Constipation, on the other hand, is caused by your stool moving through your colon more slowly than usual, per the National Institute of Diabetes and Digestive and Kidney Diseases (NIDDK). This slower movement could be caused by dehydration, a change in your diet, a lack of exercise, or certain medications, the American College of Gastroenterology says. That's of course just one reason you could be constipated: the NIDDK says delayed emptying of the colon or other functional gastrointestinal disorders (like irritable bowel syndrome) could be at the root of your bathroom issues too.

In the grand scheme of things, constipation and fever aren't directly related—so if a fever is present with constipation, it means there's an underlying cause for both. "Fever is a sign of some inflammatory process that's going on," says Dr. Bedford. And that means you should start working towards figuring out what's going on.

First things first: You'll want to verify that you do indeed have an actual fever, and you'll need a thermometer to that. "A lot of people feel feverish, hot chills, fatigued, when you feel sick, but it doesn't mean you're actually running at a higher temperature," Elana Maser, MD, assistant professor of gastroenterology at the Icahn School of Medicine at Mount Sinai and gastroenterologist at the Feinstein IBD Center at Mount Sinai Hospital in New York City tells Health. But if a thermometer reveals your temperature has spiked to somewhere around 100–101 degrees Fahrenheit, that's a true fever, and it's time to seek medical care imminently. (Though, keep in mind, even if things just feel off, it's never a bad idea to check in with your doctor.)

Once you've verified that you have both constipation and a fever, it's time to check in with your doctor—you don't want to try to figure things out on your own. "If you have fever and constipation, you shouldn't be self-diagnosing," says Dr. Maser. Those two symptoms together aren't specific enough to help you narrow diagnosis down, and whatever it is, you'll likely need medical treatment.

One likely culprit? Diverticulitis, according to Dr. Bedford. Diverticula are small, bulging pouches that can form along the colon, according to MedlinePlus. Many people have them—this is a condition called diverticulosis—and they don't cause problems. But in some instances, bacteria can get trapped in these pouches and lead to infection and inflammation, which is then called diverticulitis. In addition to fever, diverticulitis can also cause pain on the left side of your abdomen, which can be severe and sudden or mild and increase over time. Some people experience nausea and vomiting, too, per the NIDDK. Diverticulitis requires antibiotics to treat, says Dr.
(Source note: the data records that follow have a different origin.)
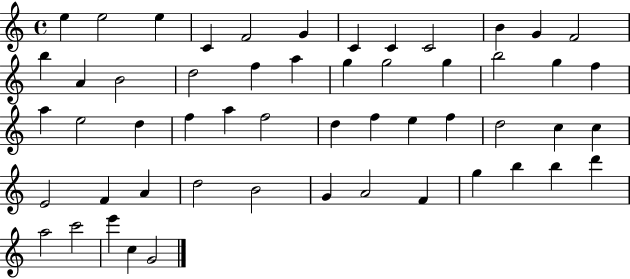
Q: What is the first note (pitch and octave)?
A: E5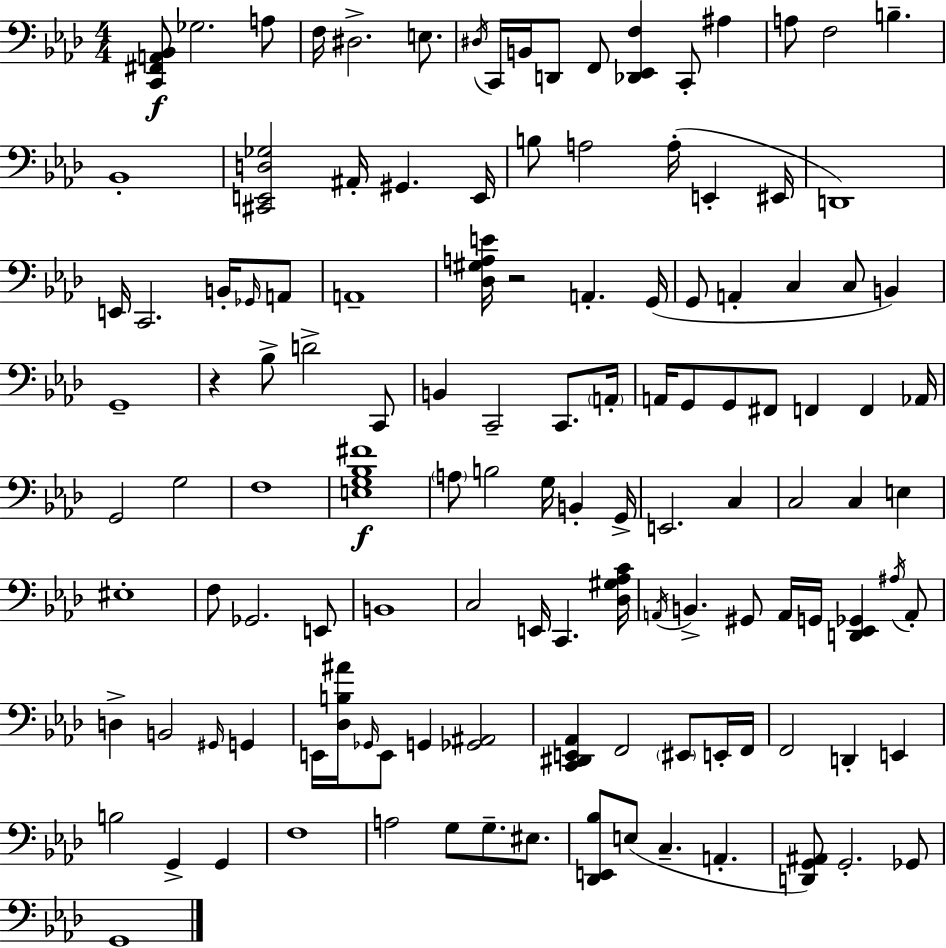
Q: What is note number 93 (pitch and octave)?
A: F2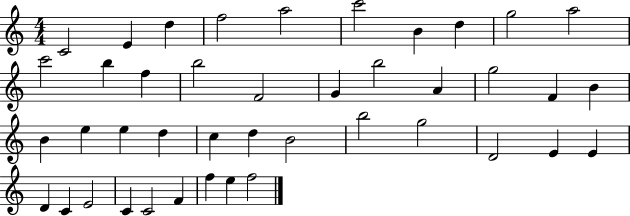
C4/h E4/q D5/q F5/h A5/h C6/h B4/q D5/q G5/h A5/h C6/h B5/q F5/q B5/h F4/h G4/q B5/h A4/q G5/h F4/q B4/q B4/q E5/q E5/q D5/q C5/q D5/q B4/h B5/h G5/h D4/h E4/q E4/q D4/q C4/q E4/h C4/q C4/h F4/q F5/q E5/q F5/h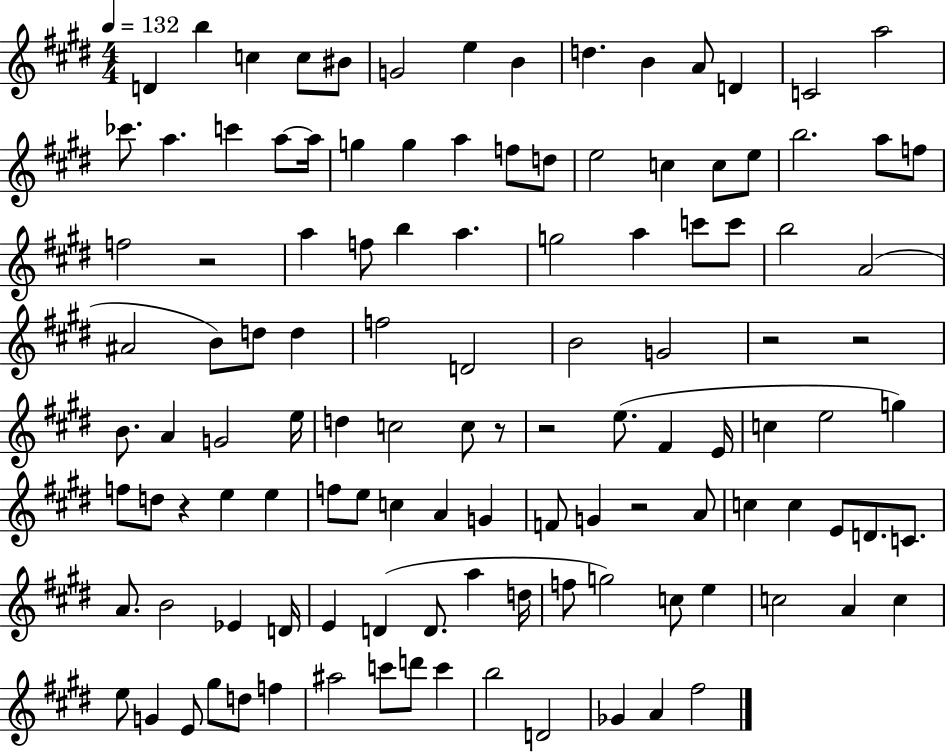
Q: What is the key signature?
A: E major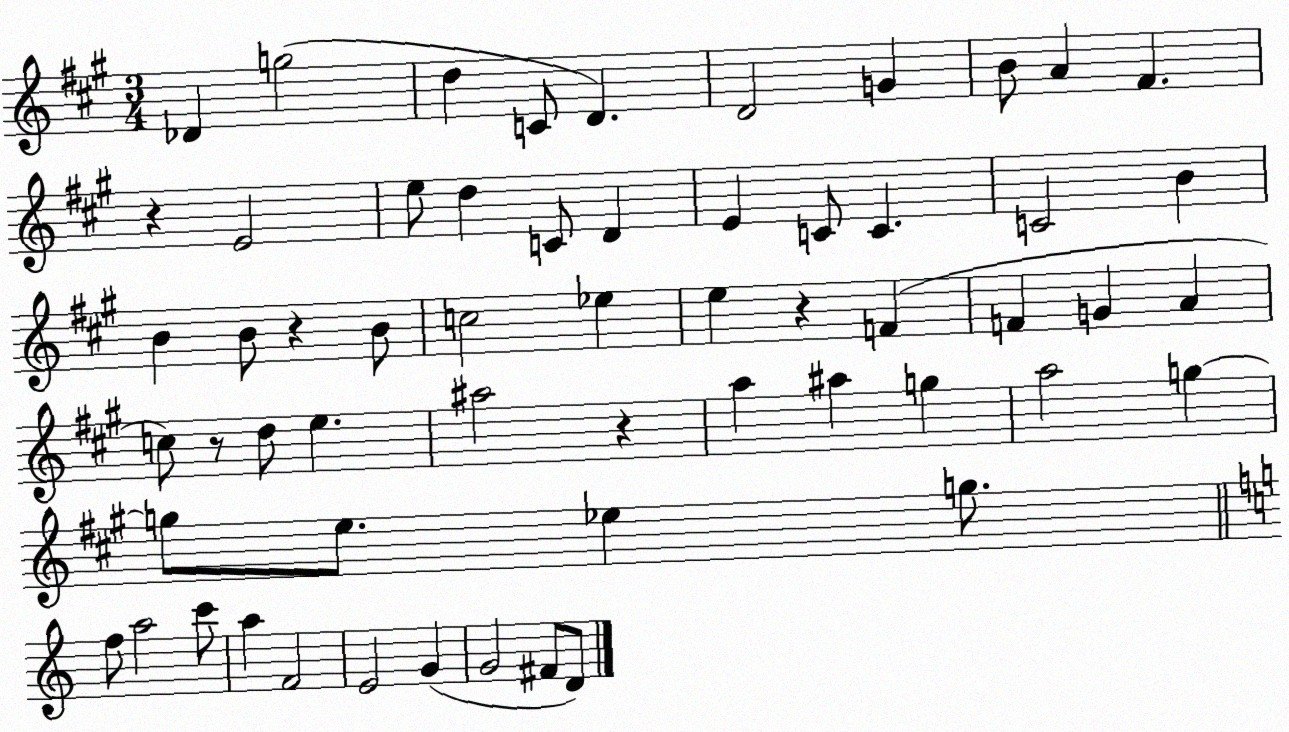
X:1
T:Untitled
M:3/4
L:1/4
K:A
_D g2 d C/2 D D2 G B/2 A ^F z E2 e/2 d C/2 D E C/2 C C2 B B B/2 z B/2 c2 _e e z F F G A c/2 z/2 d/2 e ^a2 z a ^a g a2 g g/2 e/2 _e g/2 f/2 a2 c'/2 a F2 E2 G G2 ^F/2 D/2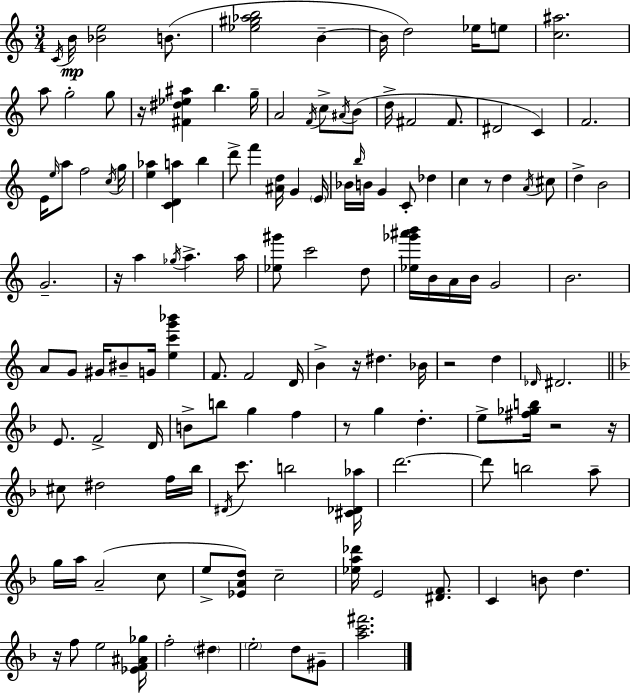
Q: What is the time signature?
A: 3/4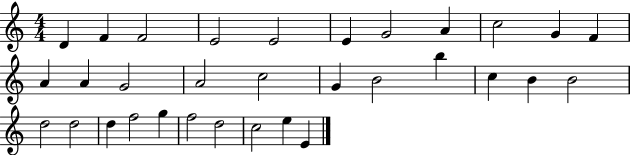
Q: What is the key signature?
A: C major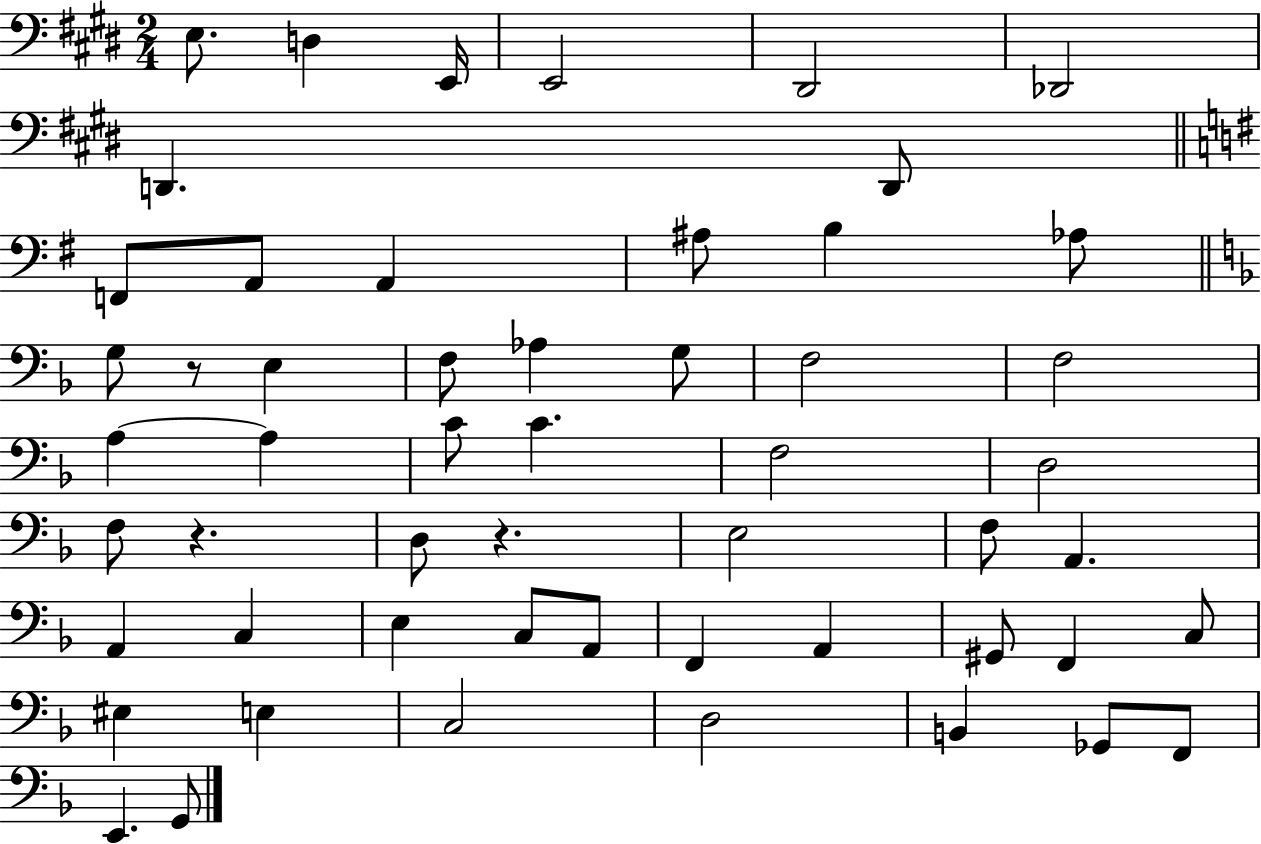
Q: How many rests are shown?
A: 3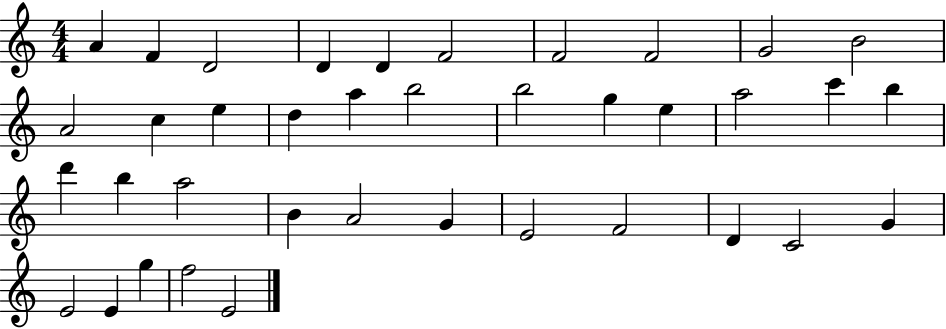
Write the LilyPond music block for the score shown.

{
  \clef treble
  \numericTimeSignature
  \time 4/4
  \key c \major
  a'4 f'4 d'2 | d'4 d'4 f'2 | f'2 f'2 | g'2 b'2 | \break a'2 c''4 e''4 | d''4 a''4 b''2 | b''2 g''4 e''4 | a''2 c'''4 b''4 | \break d'''4 b''4 a''2 | b'4 a'2 g'4 | e'2 f'2 | d'4 c'2 g'4 | \break e'2 e'4 g''4 | f''2 e'2 | \bar "|."
}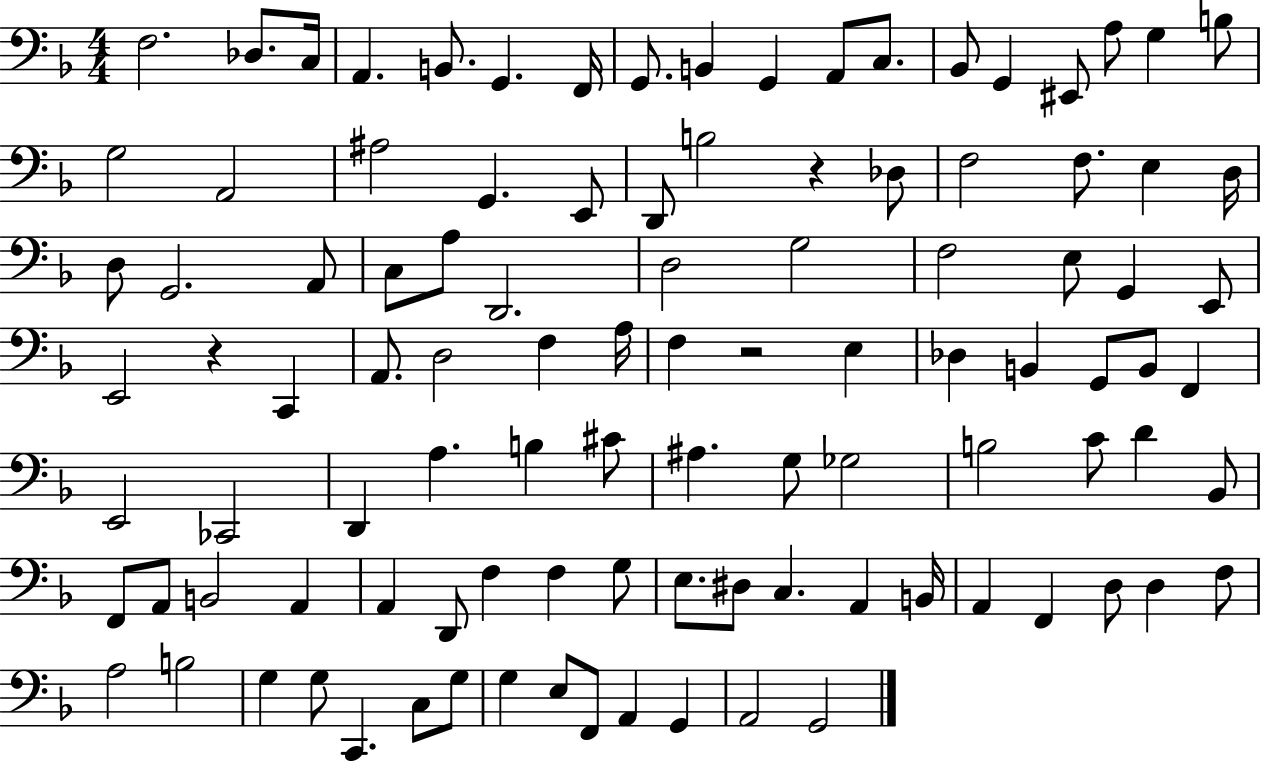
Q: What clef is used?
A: bass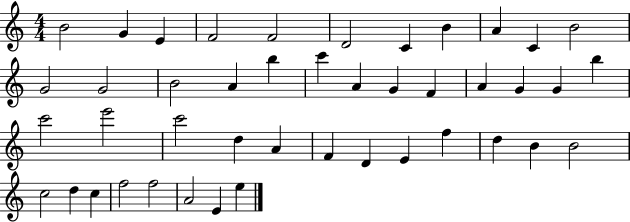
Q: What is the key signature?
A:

Bedford, so it's not something you want to wait out. 

Whether it's diverticulitis or not, once you get to a hospital, you'll likely have a thorough workup and possibly even a computerized tomography (CT) scan in order to determine the source of your fever and constipation, and then treatment will proceed from there. Often, patients are able to be treated at home after seeking a medical opinion, but severe cases can require a hospital stay or surgery.

The bottom line here: Fever and constipation can occur at the same time—but it doesn't necessarily mean constipation caused your fever. Instead, having both symptoms simultaneously usually means there's another underlying issue. The most important thing to do in that situation is not to delay treatment—check in with a doctor ASAP so they can figure out what's going on.